A week or so ago, I noticed some of your readers were nervous about the fate of Pakistani’s nuclear arsenal. While some concern remains, the following facts should be noted.
As early as 2000, the Clinton administration created a joint commission, a liaison group, consisting of American and Pakistani scientists. The purpose of this group was to help the Pakistanis create command and control codes for the use of such weapons that would be unbreakable. In the course of such work, America basically gained full knowledge of Pakistan’s command and control system.
The US then used snatch teams to kidnap Pakistani scientists who were peddling Pakistan’s nuclear technology or knowledge of it to undesirables. A bunch of such scientists disappeared from Burma while traveling, for example. But the kidnaping disrupted the alleged 200 links between the Pakistan nuclear community and terrorists such as al Queda. Other Pakistanis sympathetic to al Qaida Sultan Bashiruddin, a much decorated scientist for Pakistan’s nuclear arsenal, were arrested and interrogated.
The US had thoroughly infiltrated the nuclear procurement-peddling ring without telling the Pakistanis about it, which is why the US got Libya to abandon its program and why Iran, another Pakistan client, disclosed its own activities to the IAEA..

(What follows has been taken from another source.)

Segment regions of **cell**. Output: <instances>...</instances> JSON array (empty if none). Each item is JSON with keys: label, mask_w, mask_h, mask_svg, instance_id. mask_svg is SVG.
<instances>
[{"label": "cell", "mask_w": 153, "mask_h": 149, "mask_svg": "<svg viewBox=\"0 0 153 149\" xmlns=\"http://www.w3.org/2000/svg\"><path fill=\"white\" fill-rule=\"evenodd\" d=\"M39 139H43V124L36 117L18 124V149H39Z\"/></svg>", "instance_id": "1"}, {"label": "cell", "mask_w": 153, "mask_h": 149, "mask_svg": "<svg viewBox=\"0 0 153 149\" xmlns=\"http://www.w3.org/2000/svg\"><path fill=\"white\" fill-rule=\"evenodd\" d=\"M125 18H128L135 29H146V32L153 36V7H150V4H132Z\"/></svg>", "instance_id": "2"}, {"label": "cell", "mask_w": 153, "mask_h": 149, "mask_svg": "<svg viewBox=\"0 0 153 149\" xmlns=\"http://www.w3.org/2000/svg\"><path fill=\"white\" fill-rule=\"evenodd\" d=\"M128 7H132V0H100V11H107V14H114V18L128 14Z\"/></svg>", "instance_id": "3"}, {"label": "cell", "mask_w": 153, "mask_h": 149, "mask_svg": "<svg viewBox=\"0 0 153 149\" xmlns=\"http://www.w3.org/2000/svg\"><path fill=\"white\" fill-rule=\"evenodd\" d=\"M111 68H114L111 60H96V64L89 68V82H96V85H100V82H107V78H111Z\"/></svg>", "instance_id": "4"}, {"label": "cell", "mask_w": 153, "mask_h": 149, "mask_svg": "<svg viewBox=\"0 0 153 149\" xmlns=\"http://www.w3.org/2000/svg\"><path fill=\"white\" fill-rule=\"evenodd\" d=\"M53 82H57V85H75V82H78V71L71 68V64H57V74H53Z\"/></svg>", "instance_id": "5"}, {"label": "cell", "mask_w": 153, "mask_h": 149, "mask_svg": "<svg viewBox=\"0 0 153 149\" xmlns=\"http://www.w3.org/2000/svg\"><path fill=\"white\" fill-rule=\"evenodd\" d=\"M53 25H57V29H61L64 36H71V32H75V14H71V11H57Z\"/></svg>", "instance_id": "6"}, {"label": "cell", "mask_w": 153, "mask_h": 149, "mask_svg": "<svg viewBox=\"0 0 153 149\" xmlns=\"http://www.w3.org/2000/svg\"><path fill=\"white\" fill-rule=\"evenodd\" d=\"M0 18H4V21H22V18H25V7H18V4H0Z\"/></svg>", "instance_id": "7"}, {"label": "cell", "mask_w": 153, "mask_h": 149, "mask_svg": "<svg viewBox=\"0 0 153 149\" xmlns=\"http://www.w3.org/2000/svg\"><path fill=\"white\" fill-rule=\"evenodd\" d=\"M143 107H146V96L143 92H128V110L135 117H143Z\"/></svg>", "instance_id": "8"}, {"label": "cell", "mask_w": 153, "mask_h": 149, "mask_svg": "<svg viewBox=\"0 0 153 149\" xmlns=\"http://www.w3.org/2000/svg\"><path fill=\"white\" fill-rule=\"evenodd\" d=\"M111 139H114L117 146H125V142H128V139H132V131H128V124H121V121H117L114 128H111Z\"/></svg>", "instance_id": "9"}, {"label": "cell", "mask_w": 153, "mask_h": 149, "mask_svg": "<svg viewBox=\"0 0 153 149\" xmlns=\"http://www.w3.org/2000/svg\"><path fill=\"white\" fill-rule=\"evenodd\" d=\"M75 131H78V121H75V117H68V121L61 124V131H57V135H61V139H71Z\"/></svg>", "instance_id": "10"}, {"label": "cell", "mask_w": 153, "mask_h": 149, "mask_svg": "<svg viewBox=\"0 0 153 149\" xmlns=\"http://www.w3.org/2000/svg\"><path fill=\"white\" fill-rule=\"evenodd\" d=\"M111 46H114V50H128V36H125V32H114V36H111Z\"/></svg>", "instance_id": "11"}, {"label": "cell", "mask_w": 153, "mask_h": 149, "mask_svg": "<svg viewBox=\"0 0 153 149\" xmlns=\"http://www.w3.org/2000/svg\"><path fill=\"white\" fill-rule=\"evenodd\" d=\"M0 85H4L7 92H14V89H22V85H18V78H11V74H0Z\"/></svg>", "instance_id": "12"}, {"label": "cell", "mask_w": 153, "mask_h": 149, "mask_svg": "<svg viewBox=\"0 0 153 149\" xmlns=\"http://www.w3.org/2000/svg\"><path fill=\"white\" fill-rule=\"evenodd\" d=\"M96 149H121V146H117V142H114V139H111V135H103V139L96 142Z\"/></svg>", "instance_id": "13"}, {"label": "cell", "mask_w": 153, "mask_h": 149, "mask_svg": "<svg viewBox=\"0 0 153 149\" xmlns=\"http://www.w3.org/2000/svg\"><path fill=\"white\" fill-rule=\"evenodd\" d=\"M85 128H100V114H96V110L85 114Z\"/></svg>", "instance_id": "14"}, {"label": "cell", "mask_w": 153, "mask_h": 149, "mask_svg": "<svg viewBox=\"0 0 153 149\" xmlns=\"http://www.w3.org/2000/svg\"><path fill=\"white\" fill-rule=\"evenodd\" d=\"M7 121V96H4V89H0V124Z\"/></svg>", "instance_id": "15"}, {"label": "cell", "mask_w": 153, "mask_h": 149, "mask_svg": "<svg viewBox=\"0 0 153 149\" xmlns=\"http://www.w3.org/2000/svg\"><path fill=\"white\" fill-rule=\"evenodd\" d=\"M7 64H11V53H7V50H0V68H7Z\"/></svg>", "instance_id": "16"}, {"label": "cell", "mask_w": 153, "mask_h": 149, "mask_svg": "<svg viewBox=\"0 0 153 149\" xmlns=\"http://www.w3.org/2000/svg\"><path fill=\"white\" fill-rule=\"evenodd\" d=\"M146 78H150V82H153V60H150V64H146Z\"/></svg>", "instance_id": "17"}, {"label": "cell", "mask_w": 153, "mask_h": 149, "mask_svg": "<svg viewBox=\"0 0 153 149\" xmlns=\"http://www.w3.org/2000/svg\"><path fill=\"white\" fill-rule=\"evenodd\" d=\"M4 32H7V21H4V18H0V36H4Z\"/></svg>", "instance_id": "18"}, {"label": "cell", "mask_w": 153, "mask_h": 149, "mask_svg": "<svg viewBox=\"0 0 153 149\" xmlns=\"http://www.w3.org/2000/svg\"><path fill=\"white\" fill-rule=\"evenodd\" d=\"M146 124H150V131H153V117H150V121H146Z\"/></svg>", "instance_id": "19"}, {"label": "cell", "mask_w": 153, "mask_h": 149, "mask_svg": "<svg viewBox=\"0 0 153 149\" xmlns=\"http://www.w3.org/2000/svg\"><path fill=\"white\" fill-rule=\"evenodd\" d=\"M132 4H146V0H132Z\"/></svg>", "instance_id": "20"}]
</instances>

After 9/11, American aid to the Pakistanis to safeguard and control its nuclear arsenal was stepped up, with Bush using the proposed $3 billion in US aid as a bludgeon. Pakistan has 40 nuclear weapons, but within two days of the attacks, Pakistan’s military began to secretly relocate critical nuclear weapons components to six new secret locations, known to the Bush administration. When Pakistan joined the war on terrorism, it submitted to additional US oversight.
Lastly, Musharaff shuffled top military and intelligence personnel just before the US attack on Afghanistan on October 7. A new Pakistani Strategic Planning Division was set up, headed by a three-star general to supplement the control of such weapons by the National Command Authority.. There were also changes made to keep nuclear technology out of the hands of jihadis in the event Musharaff was assassinated. The US again had a big part to play in this.
So while the nukes of any country are allegedly in danger of hijacking, apparently the new safeguards are such that the slightest error in procedure renders the weapon null and void, a system much like the one the Russian used with their portable nuclear weapons systems.
So for now, the danger of jihadis seizing a Pakistan nuke seem minimal.